At a party the day after, I recalled that Al's scroll poem was much like his poetry: a bold swatch of blank ink along a sheet of fine paper that goes on and one, meandering and returning. It's quite hypnotic.

And the sound of ripped paper is not what you expect coming out of a book store, and from the sound of the paper, it too was mighty fine, but that's the sound that permeated as Eileen made her way through the crowd tearing sheets from "The Light Sang as it Left Your Eyes". She had us imagine her walk out the door continuing to tear pages handing them to strangers, and one can only imagine then where the poetry would have taken her, and ponder too if she would ever return.

Tony Robles really is cultivating a Tony Robles style to his poetry with certain wit and charm from the cholesterol inducing ode to a short order cook to personal narrative on Muhammed Ali and his Uncle Ted.

Prau is an even lovelier creature in person. Having spent hours staring at it on the pixelated computer screen, there was a certain warmth to holding it. I kept staring at how nicely the blue came out for Michael Fink's design. And even lovelier still to hear Jean read from it.

I think this was my first reading in about 5 or 6 months. I posted it up on facebook. My co-workers found out about this life I have outside of work. And there in the cozy bookstore, those halves of my life met. It's a strange feeling, like when you introduce your beau to your parents. A slight awkwardness at first until someone dares break the silence and hopefully in a joyful way. Tis the season fortunately and it was joyful. whew! And I did get the Sound of Music song stuck in one person's head with my rewrite of the lyrics. sorry!

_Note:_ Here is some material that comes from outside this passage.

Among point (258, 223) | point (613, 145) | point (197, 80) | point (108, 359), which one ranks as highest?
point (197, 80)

One of my coworkers bulked up on his winter holiday reading by buying a copy of all of our books. Thank you! Goes to show that everyone can have a section of Filipino poetry in their book collection and you need not be Filipino nor a poet to do so.

Wonderful too to see Cal and Leny come down from yonder. Always a long and arduous drive but then again having 5 Pinoy poets read at the same time gives a person a lot of bang for their gas mileage! Can I calculate that into poetry economics?

Afterwards we had dinner trading pictures of pets, grandkids, nieces and any other cute adorable pictures we each carried around. El restaurant, El Platano, es muy delicioso. Try the albondigas with the casamientos (fried black beans and rice, that reminds you of totong at the bottom of the rice pot). A yummy dinner to cap a yummy afternoon!

1 comment:

John B-R said...

Michelle, my wife Kathy is STILL singing "You are 60 ...". She also wants me to tell you she loved your play. In fact, your performance was her favorite part of the afternoon.